Keep the wording of each record exactly the same when you repeat it, and leave out pictures.

=== Begin Enclosure ===

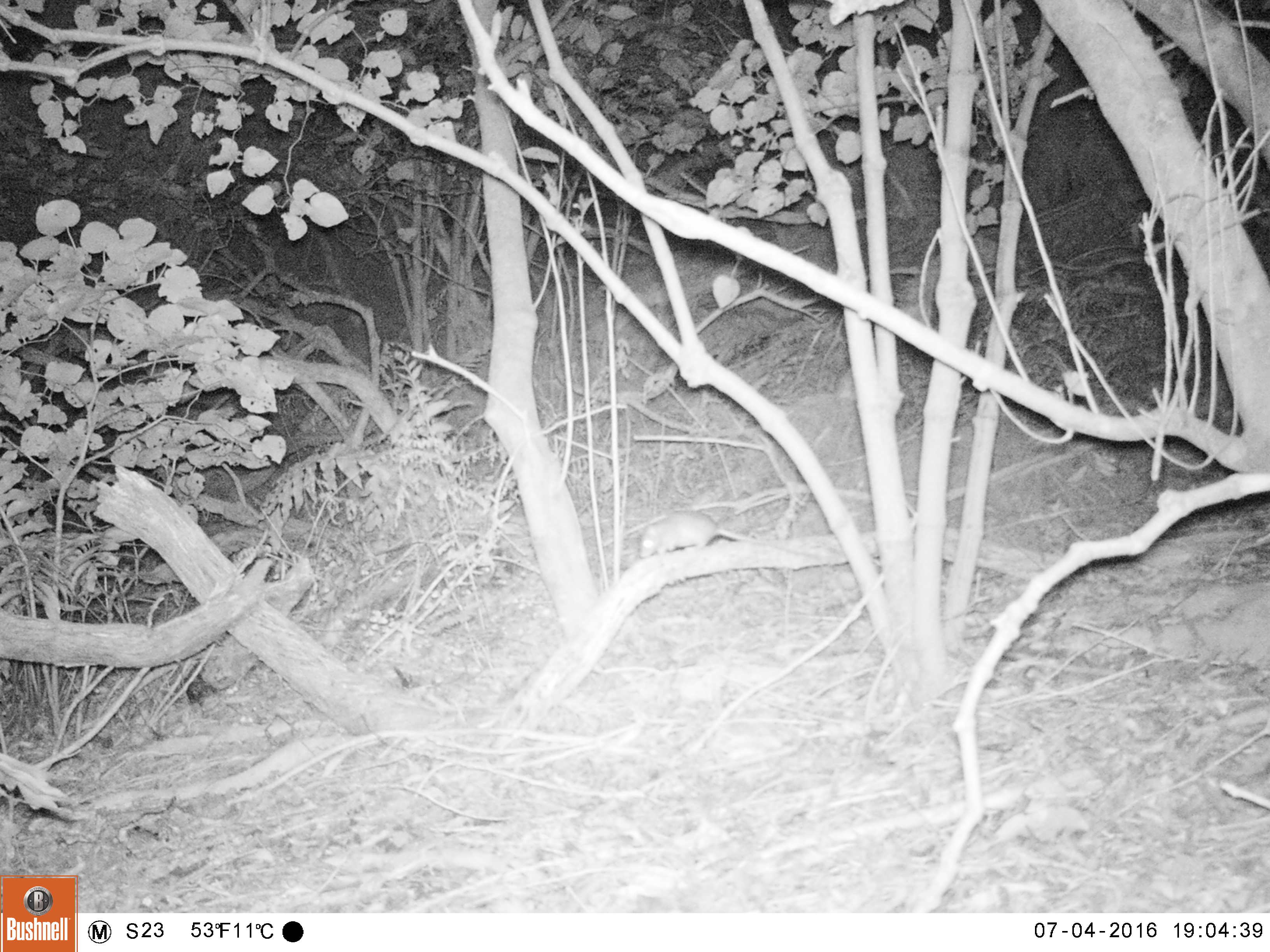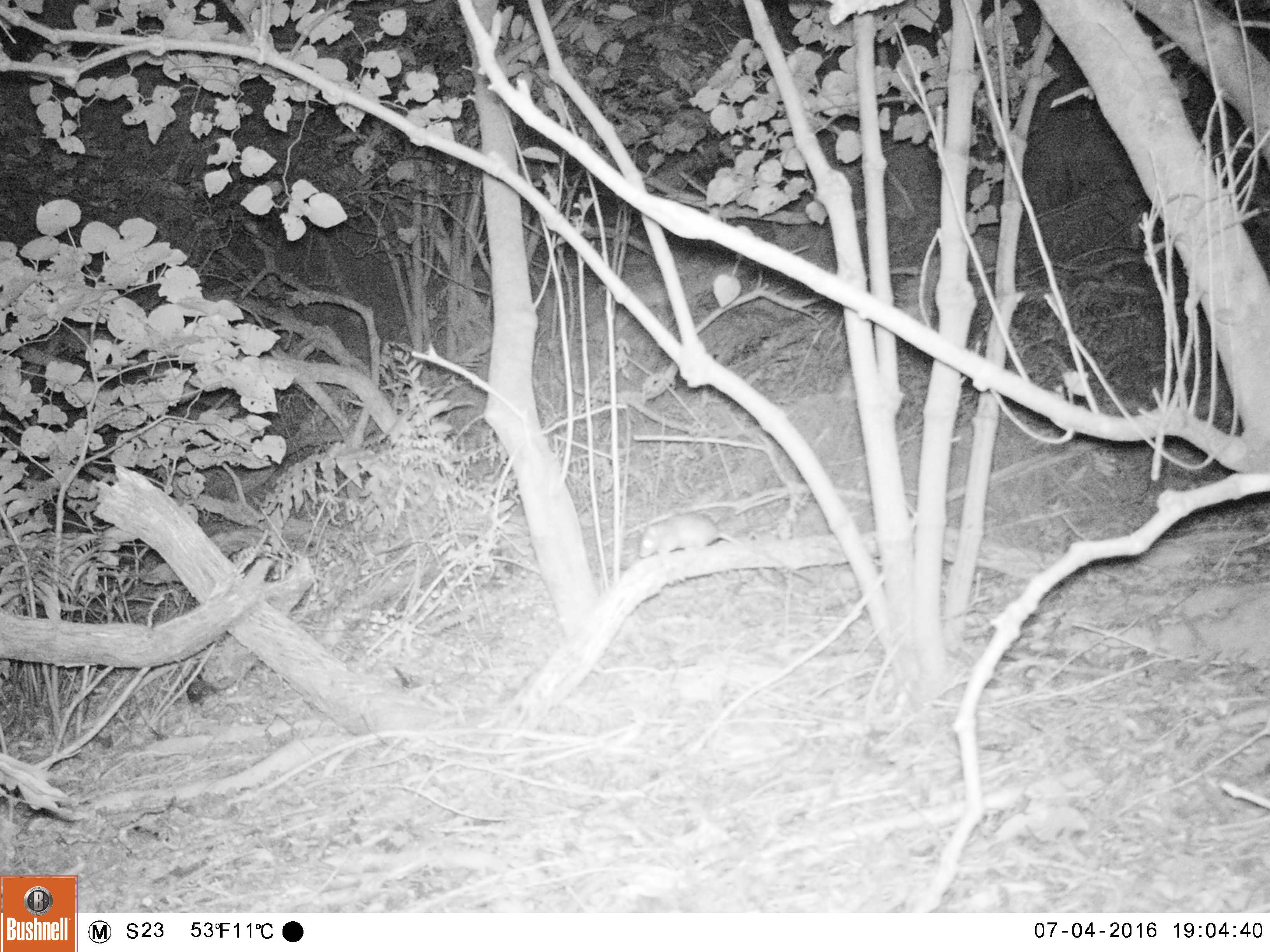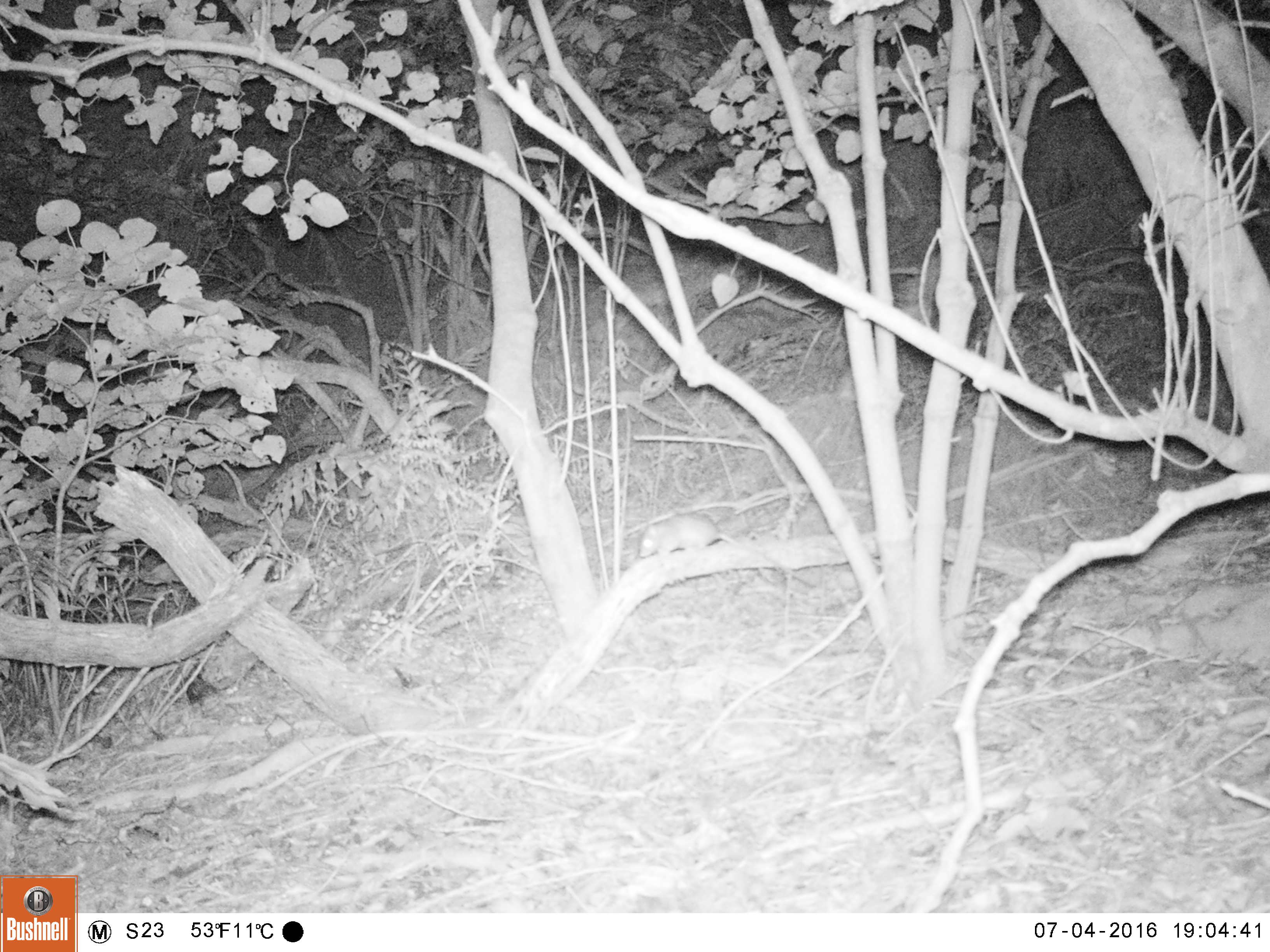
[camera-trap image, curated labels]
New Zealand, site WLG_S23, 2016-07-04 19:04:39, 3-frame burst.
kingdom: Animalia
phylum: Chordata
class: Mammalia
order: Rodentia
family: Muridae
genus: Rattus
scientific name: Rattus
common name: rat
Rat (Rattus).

=== End Enclosure ===

— Output below —
[camera-trap image, curated labels]
New Zealand, site WLG_S23, 2016-07-04 19:04:39, 3-frame burst.
kingdom: Animalia
phylum: Chordata
class: Mammalia
order: Rodentia
family: Muridae
genus: Rattus
scientific name: Rattus
common name: rat
Rat (Rattus).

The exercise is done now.